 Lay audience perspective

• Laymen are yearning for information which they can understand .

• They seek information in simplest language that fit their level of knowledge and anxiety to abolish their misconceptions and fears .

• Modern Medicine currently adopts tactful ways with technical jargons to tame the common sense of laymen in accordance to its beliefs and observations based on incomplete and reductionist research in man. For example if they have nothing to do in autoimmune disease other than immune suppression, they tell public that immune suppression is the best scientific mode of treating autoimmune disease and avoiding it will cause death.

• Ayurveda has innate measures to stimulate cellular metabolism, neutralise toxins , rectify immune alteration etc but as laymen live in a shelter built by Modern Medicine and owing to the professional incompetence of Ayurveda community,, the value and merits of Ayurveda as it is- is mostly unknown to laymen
---
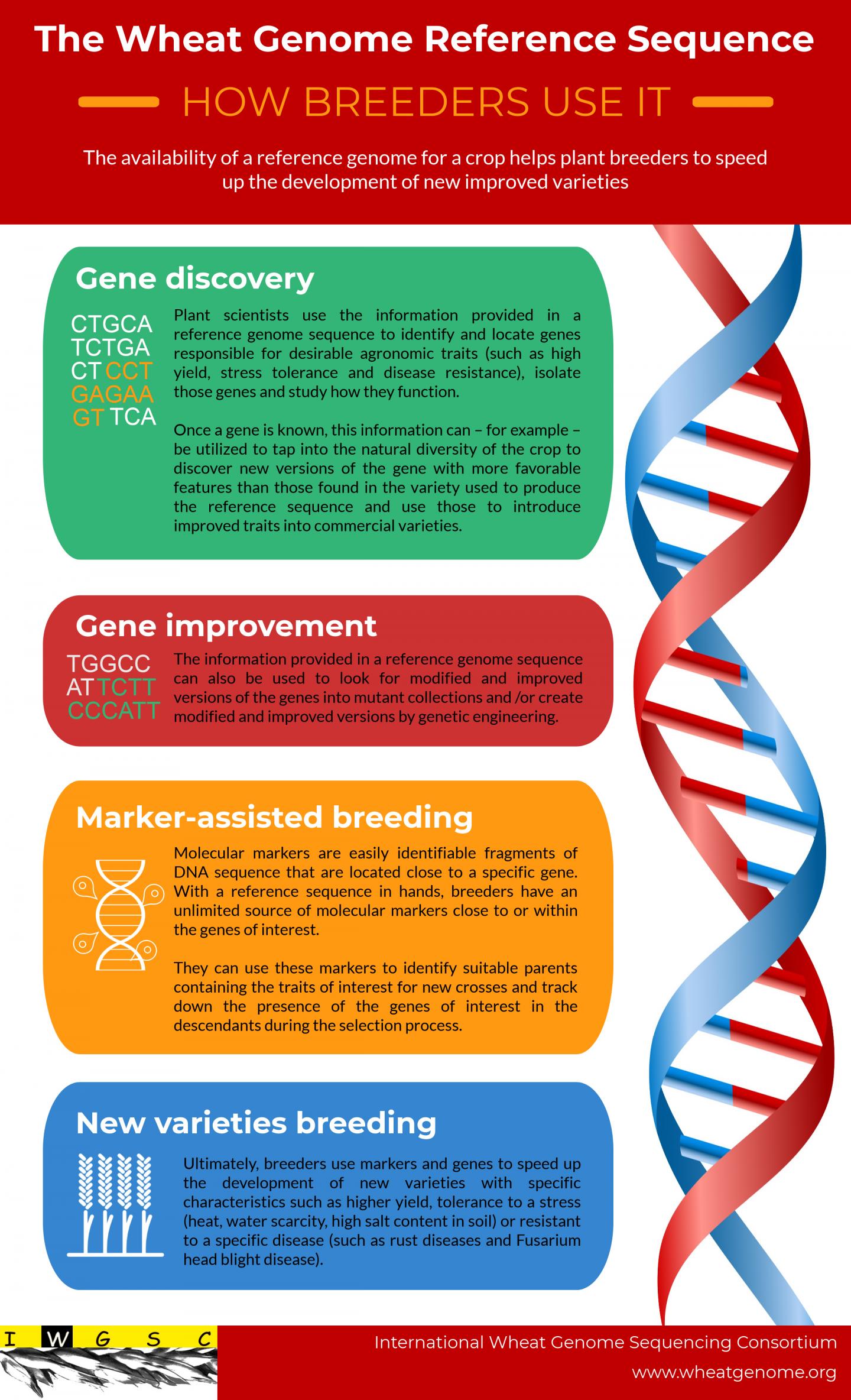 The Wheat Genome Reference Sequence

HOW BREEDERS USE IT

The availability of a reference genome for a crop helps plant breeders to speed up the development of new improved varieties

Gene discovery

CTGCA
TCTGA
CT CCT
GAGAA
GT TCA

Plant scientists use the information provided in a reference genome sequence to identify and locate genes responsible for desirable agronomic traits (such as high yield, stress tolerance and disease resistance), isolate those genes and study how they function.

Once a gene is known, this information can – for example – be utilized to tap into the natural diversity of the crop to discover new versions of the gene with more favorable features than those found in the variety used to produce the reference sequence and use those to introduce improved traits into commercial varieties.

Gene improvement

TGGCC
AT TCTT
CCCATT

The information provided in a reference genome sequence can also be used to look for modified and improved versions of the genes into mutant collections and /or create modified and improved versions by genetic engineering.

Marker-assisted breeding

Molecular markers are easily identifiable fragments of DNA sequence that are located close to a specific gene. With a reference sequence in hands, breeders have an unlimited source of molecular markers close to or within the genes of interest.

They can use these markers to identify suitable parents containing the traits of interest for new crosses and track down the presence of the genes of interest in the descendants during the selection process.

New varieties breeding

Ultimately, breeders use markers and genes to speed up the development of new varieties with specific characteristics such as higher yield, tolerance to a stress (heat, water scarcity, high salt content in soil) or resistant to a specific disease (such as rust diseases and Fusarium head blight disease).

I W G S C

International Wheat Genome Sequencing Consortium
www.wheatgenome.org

▶ WORK REQUEST
Please copy the lines above from the line with "The availability of" up to and including the line with "New varieties breeding", exactly as written and with nothing else.

▶ ANSWER FOR THE TASK
The availability of a reference genome for a crop helps plant breeders to speed up the development of new improved varieties

Gene discovery

CTGCA
TCTGA
CT CCT
GAGAA
GT TCA

Plant scientists use the information provided in a reference genome sequence to identify and locate genes responsible for desirable agronomic traits (such as high yield, stress tolerance and disease resistance), isolate those genes and study how they function.

Once a gene is known, this information can – for example – be utilized to tap into the natural diversity of the crop to discover new versions of the gene with more favorable features than those found in the variety used to produce the reference sequence and use those to introduce improved traits into commercial varieties.

Gene improvement

TGGCC
AT TCTT
CCCATT

The information provided in a reference genome sequence can also be used to look for modified and improved versions of the genes into mutant collections and /or create modified and improved versions by genetic engineering.

Marker-assisted breeding

Molecular markers are easily identifiable fragments of DNA sequence that are located close to a specific gene. With a reference sequence in hands, breeders have an unlimited source of molecular markers close to or within the genes of interest.

They can use these markers to identify suitable parents containing the traits of interest for new crosses and track down the presence of the genes of interest in the descendants during the selection process.

New varieties breeding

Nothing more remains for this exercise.